>> start

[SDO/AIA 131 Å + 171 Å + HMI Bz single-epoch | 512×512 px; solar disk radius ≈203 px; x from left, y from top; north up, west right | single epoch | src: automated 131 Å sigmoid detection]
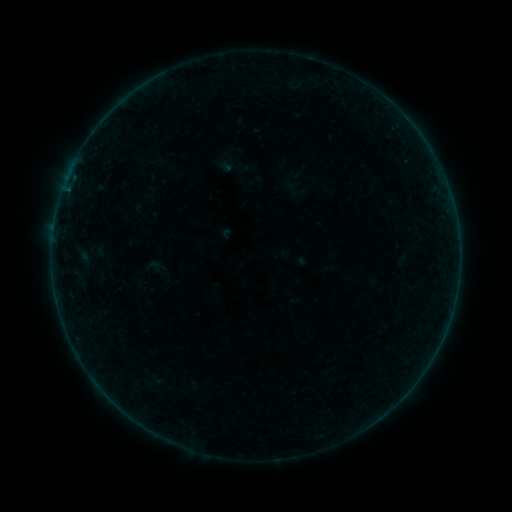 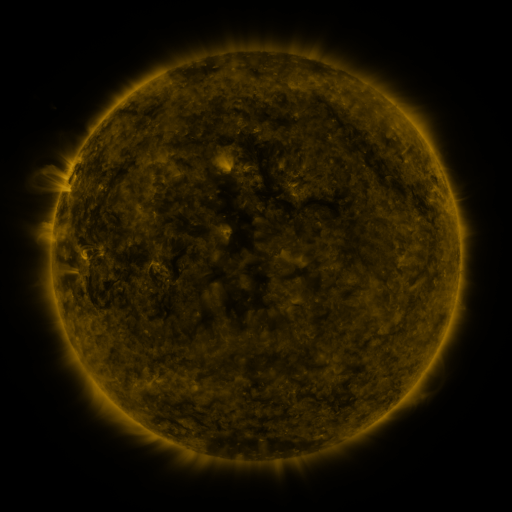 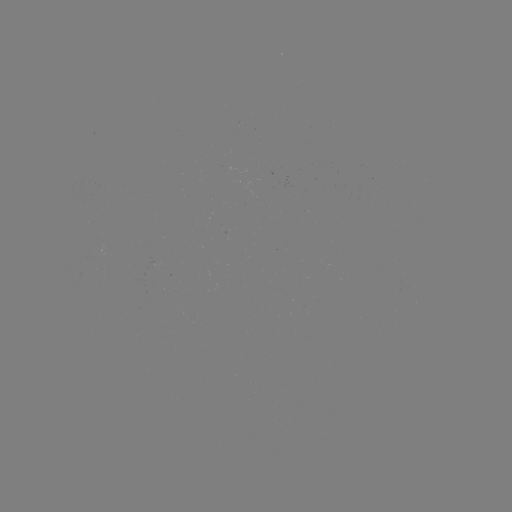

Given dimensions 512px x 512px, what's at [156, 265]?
sigmoid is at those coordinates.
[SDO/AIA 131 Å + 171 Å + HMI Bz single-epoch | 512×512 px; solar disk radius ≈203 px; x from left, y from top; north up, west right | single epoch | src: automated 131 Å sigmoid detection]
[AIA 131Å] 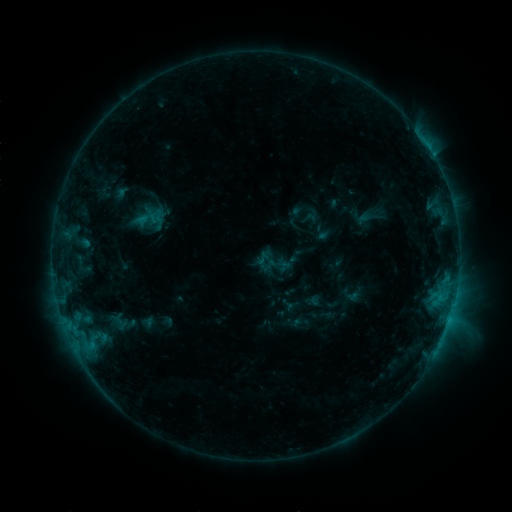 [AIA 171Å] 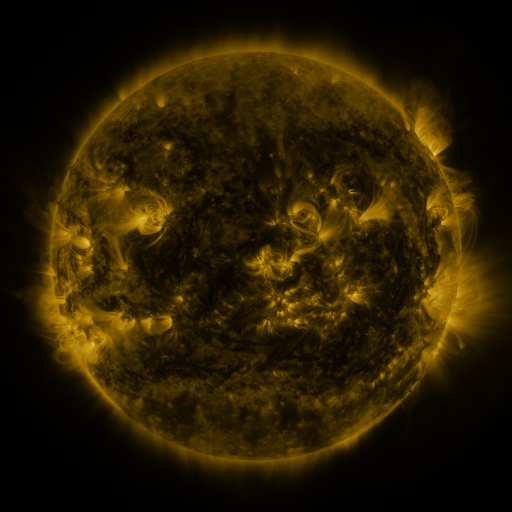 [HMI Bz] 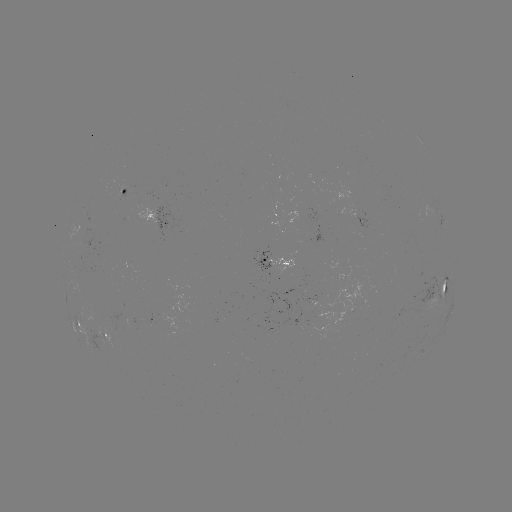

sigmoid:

>> end

Give the listing above as a JSON list of strings, one string per line, from its first line up to and including the line with "Given dimensions 512px", leaving out blank lines and pictures.

■ The reply ■
[
  "[SDO/AIA 131 Å + 171 Å + HMI Bz single-epoch | 512×512 px; solar disk radius ≈203 px; x from left, y from top; north up, west right | single epoch | src: automated 131 Å sigmoid detection]",
  "Given dimensions 512px x 512px, what's at [156, 265]?"
]